Akemi Suzuki
Akemi Suzuki was born in Fukushima in 1947 and graduated from Shinshu University School of Medicine. He obtained his D. Med. Sci. degree from the University of Tokyo. He started his career working on glycolipid biochemistry in Prof. Tamio Yamakawa’s laboratory. He was awarded the Ernst Klenk Award and studied immunology in the lab of Prof. Donald Marcus at the Albert Einstein College of Medicine from 1978 to 1980. He returned to work in Department of Biochemistry, University of Tokyo, and started research on glycolipid genetics using mice. His research interests include regulation of glycolipid expression and microdomain formation and functions supported by glycolipids and membrane-bound functional glycoproteins. Dr. Suzuki moved from the Tokyo Metropolitan Institute of Medical Science in 1999 to work on RIKEN Frontier System. He is now Group Director, Supra-biomolecular System Research Group, RIKEN Frontier Research System. He received the Japanese Biochemical Society Award in 1985 and the Inoue Prize for Basic Science in 1990.
On January 4, 2002, Asahi Shimbun published two stories on the front page. One reported on the difference in genomic sequences between human and chimpanzee. The difference is 1.23%. The other described the successful production of cloned pigs lacking expression of the Galα1-3Gal epitope. This article is a brief exploration of how these two topics are related to the subject, “Sialic acid and human evolution”.
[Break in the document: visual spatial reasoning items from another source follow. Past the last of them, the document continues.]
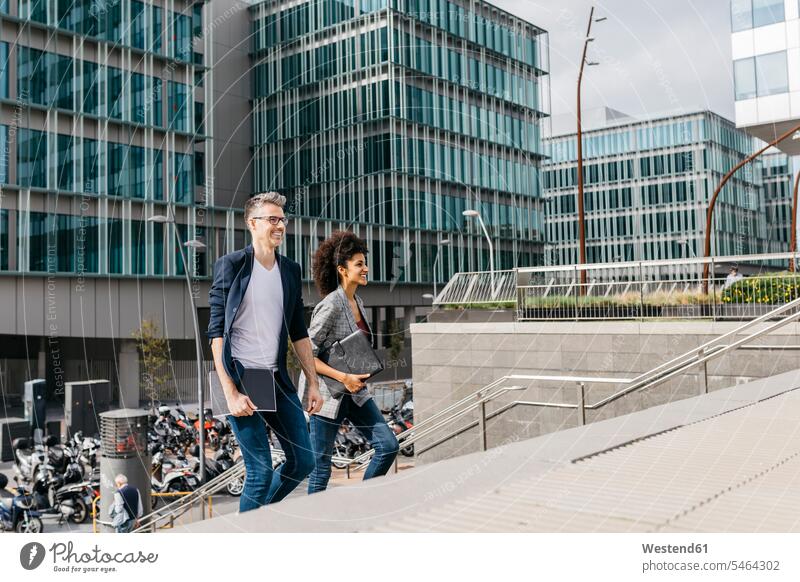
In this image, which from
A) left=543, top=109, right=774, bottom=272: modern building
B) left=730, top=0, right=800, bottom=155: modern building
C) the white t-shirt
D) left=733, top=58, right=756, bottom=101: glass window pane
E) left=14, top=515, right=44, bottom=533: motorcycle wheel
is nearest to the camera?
the white t-shirt

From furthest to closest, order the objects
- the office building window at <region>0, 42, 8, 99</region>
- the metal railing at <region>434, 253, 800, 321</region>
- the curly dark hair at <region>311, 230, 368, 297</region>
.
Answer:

The history of sialic acid is an interesting human one1. Gunnar Blix in Uppsala isolated crystals from bovine submaxillary mucin on heating in water in 1936. He later named this substance sialic acid according to its acidic nature and source material. In 1940, Ernst Klenk in Cologne also crystallized a substance obtained from diluted acid-hydrolyzed material of acidic glycolipid purified from the brain of patients with Tay-Sach’s disease, which is now known to be an inborn error of metabolism due to genetic mutations in β-hexosaminidase-related genes. Klenk named this crystallized substance neuraminic acid according to its acidic nature and source tissue, neural tissue. Structural determination had been done extensively by many investigators including Blix, Klenk, and Richard Kuhn in Heidelberg, Tamio Yamakawa in Tokyo, Alfred Gottschalk in Canberra, and Noboru Hiyama in Sendai. Various structures were proposed and finally the correct structure shown in Fig. 1 was reported by Gottschalk. A very short note published in Nature, 19572, informed readers that Blix, Klenk and Gottschalk had reached an agreement on the nomenclature of the substance, i.e. sialic acid as the family name for the substances having a core structure called neuraminic acid. Since then Schauer and colleagues in Kiel studied extensively the structures of naturally occurring neuraminic acid derivatives, and so far over 30 molecules of sialic acid family have been found3. In terms of the distribution of sialic acid in mammals, interesting data have been accumulated. The porcine submaxillary mucin contained N-glycolylneuraminic acid (Neu5Gc). The sialic acid of human brain glycolipids was exclusively N-acetylneuraminic acid (Neu5Ac). The sialic acid of a glycolipid isolated from horse erythrocytes by Yamakawa was Neu5Gc. These and other results indicated that Neu5Gc is distributed in a species-specific manner and that the human species appears to be unique among mammals in terms of the lack of Neu5Gc in normal tissues.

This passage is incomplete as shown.